Titre : Un détail mineur
Autrice : Adania Shibli
Editions : Actes Sud
Date de parution : 4 novembre 2020
Genre : Roman
En lisant la quatrième de couverture, on imagine sans peine pourquoi le département Sindbad d’Actes Sud, dédié aux ouvrages du monde arabe, met en valeur le dernier texte d’Adania Shibli. C’est vrai, sur le papier, le synopsis d’Un détail mineur est engageant. Pour nous raconter la souffrance de son peuple, l’auteure et professeure palestinienne divise son livre en deux parties égales, deux voix différentes qui se rejoignent en un même cri. Dans les premières pages, on est transporté dans les années cinquante au cœur du Neguev, témoins d’un viol commis par les soldats israéliens sur la personne d’une jeune bédouine. L’écriture désincarnée, presque kafkaienne, accentue le caractère déshumanisant du crime, l’atroce bestialité dont il se nourrit. La deuxième moitié du livre est au contraire placée sous le signe de l’introspection. Une jeune palestinienne, qui s’exprime à la première personne du singulier, se confiant à nous comme elle le ferait à son journal, décide d’enquêter sur ce même viol plusieurs décennies après qu’il ait été commis.

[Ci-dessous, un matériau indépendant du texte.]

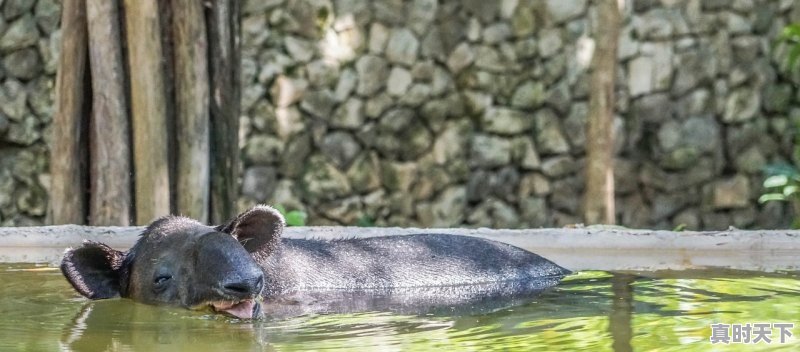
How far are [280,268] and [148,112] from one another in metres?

Si l’idée est bonne, la réalisation en est plutôt décevante. Les deux parties très différentes ont les défauts de leurs qualités. Le premier chapitre qui se veut à distance se présente finalement plus comme une succession d’actions qui ne servent pas forcément l’histoire. Chacun des gestes qu’exécutent les soldats sont répertoriés et décortiqués, conférant au récit une certaine lenteur qui, certes, colle assez bien avec la moiteur du climat et l’oisiveté des personnages mais qui surtout accable le lecteur de détails (mineurs) dont il se serait passé. Quand survient le viol – que l’auteure a choisi de décrire avec une certaine subtilité, par les bruits et les regards plus que par les mots – on est presque horriblement soulagé d’avoir enfin à lire quelque chose de concret.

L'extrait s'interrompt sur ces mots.